The Kingdom
- Author: Emmanuel Carrère
- Original title: Le Royaume
- Translator: John Lambert
- Language: French
- Subject: Early Christianity
- Publisher: Éditions P.O.L [fr]
- Publication date: 2014
- Publication place: France
- Published in English: 2017
- Pages: 640
- ISBN: 978-2-8180-2118-7

= The Kingdom (Carrère novel) =

2014 novel by Emmanuel Carrère

The Kingdom (Le Royaume) is a 2014 novel by the French writer Emmanuel Carrère.

==Plot==
Set toward the end of the 1st century, the story follows Luke and other members of a marginal and apocalyptic Jewish sect.
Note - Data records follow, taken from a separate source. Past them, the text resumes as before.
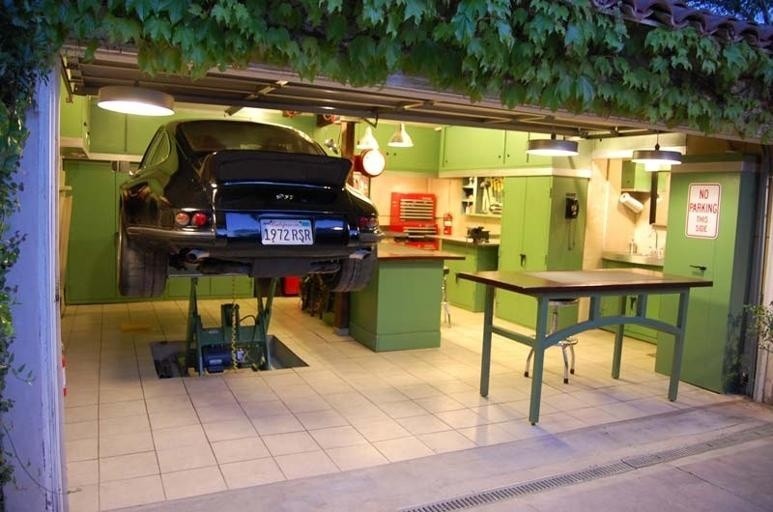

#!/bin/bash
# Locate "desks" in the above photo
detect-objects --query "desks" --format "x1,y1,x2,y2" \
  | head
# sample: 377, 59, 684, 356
456, 269, 714, 426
Luke gets to know Paul, investigates the group's executed founder and ends up writing the Acts of the Apostles, the Gospel of Luke and most of the Catholic epistles.

==Reception==
Tim Whitmarsh wrote in The Guardian that the book is scandalous, not for its treatment of sexual themes or use of Biblical scholarship, but for the "relentless narcissism" Carrère shows when he uses early Christianity as a parable for his own life as an author. Whitmarsh called it a "complex, intellectual but compelling book" that also contains wit, self-criticism and humility. Michael Sonnenschein of Bookforum called it "a weird, brilliant hybrid of biblical interpretation, memoir, and historical fiction in which Carrère scrutinizes his own wavering Catholic faith", writing that it is brash in parts, but because of that participates in a long tradition of Christian spiritual memoirs "in a wildly contemporary, self-conscious way". The book was also reviewed in The Irish Times and The Financial Times.